**What this task involves:**
Repeat, line for line, the entries printed below.

**Data supplied:**
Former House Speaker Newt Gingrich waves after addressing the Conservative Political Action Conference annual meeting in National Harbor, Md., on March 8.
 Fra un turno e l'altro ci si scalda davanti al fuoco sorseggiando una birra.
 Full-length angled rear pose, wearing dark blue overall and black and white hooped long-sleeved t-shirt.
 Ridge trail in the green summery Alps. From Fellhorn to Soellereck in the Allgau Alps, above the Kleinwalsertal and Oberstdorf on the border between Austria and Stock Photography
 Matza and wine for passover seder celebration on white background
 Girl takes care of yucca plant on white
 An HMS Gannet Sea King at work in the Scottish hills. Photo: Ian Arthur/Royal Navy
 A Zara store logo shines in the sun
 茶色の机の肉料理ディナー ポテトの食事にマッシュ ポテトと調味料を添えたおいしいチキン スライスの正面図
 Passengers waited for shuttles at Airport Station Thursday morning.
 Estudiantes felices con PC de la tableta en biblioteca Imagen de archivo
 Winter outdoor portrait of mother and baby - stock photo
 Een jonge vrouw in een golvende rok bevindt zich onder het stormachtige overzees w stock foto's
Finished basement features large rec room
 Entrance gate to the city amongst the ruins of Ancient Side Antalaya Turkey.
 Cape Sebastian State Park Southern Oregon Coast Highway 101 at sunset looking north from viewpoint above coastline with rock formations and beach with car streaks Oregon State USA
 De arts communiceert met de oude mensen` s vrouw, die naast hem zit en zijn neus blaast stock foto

**Result of this task:**
Former House Speaker Newt Gingrich waves after addressing the Conservative Political Action Conference annual meeting in National Harbor, Md., on March 8.
 Fra un turno e l'altro ci si scalda davanti al fuoco sorseggiando una birra.
 Full-length angled rear pose, wearing dark blue overall and black and white hooped long-sleeved t-shirt.
 Ridge trail in the green summery Alps. From Fellhorn to Soellereck in the Allgau Alps, above the Kleinwalsertal and Oberstdorf on the border between Austria and Stock Photography
 Matza and wine for passover seder celebration on white background
 Girl takes care of yucca plant on white
 An HMS Gannet Sea King at work in the Scottish hills. Photo: Ian Arthur/Royal Navy
 A Zara store logo shines in the sun
 茶色の机の肉料理ディナー ポテトの食事にマッシュ ポテトと調味料を添えたおいしいチキン スライスの正面図
 Passengers waited for shuttles at Airport Station Thursday morning.
 Estudiantes felices con PC de la tableta en biblioteca Imagen de archivo
 Winter outdoor portrait of mother and baby - stock photo
 Een jonge vrouw in een golvende rok bevindt zich onder het stormachtige overzees w stock foto's
Finished basement features large rec room
 Entrance gate to the city amongst the ruins of Ancient Side Antalaya Turkey.
 Cape Sebastian State Park Southern Oregon Coast Highway 101 at sunset looking north from viewpoint above coastline with rock formations and beach with car streaks Oregon State USA
 De arts communiceert met de oude mensen` s vrouw, die naast hem zit en zijn neus blaast stock foto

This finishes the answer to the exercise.